- [Given data]:
• • •

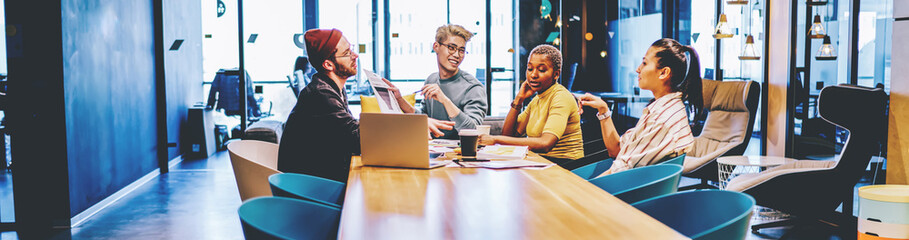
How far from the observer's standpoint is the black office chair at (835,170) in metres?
3.93

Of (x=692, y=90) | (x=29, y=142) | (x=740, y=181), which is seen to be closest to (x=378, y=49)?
(x=29, y=142)

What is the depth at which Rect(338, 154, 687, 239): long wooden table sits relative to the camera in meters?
1.48

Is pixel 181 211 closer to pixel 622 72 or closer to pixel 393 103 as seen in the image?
pixel 393 103

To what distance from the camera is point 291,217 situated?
5.91ft

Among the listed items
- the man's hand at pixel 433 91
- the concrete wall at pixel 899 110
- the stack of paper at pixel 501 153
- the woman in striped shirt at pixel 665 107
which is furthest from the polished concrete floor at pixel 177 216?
the stack of paper at pixel 501 153

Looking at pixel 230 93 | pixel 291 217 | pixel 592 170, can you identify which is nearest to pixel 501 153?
pixel 592 170

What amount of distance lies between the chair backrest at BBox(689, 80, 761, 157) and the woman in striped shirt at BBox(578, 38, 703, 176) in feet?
9.67

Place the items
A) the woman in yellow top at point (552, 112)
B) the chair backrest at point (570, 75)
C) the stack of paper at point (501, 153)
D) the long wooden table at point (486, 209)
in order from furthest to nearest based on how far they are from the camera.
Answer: the chair backrest at point (570, 75), the woman in yellow top at point (552, 112), the stack of paper at point (501, 153), the long wooden table at point (486, 209)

• • •

- [Short problem]:
Rewrite all of the items above with "polished concrete floor" changed to "smooth concrete floor" and everything else left as it is. Leave the pictures out of your answer.

- [Task answer]:
How far from the observer's standpoint is the black office chair at (835,170) in metres?
3.93

Of (x=692, y=90) | (x=29, y=142) | (x=740, y=181), which is seen to be closest to (x=378, y=49)?
(x=29, y=142)

What is the depth at which Rect(338, 154, 687, 239): long wooden table sits relative to the camera in meters?
1.48

Is pixel 181 211 closer to pixel 622 72 or closer to pixel 393 103 as seen in the image?
pixel 393 103

To what distance from the camera is point 291,217 situated?
5.91ft

Among the listed items
- the man's hand at pixel 433 91
- the concrete wall at pixel 899 110
- the stack of paper at pixel 501 153
- the woman in striped shirt at pixel 665 107
which is furthest from the smooth concrete floor at pixel 177 216?
the stack of paper at pixel 501 153

Looking at pixel 230 93 | pixel 291 217 | pixel 592 170, can you identify which is nearest to pixel 501 153?
pixel 592 170

What amount of distance lies between the chair backrest at BBox(689, 80, 761, 157) and the woman in striped shirt at BBox(578, 38, 703, 176) in feet?
9.67

Place the items
A) the woman in yellow top at point (552, 112)
B) the chair backrest at point (570, 75)
C) the stack of paper at point (501, 153)
D) the long wooden table at point (486, 209)
in order from furthest to nearest based on how far they are from the camera.
Answer: the chair backrest at point (570, 75), the woman in yellow top at point (552, 112), the stack of paper at point (501, 153), the long wooden table at point (486, 209)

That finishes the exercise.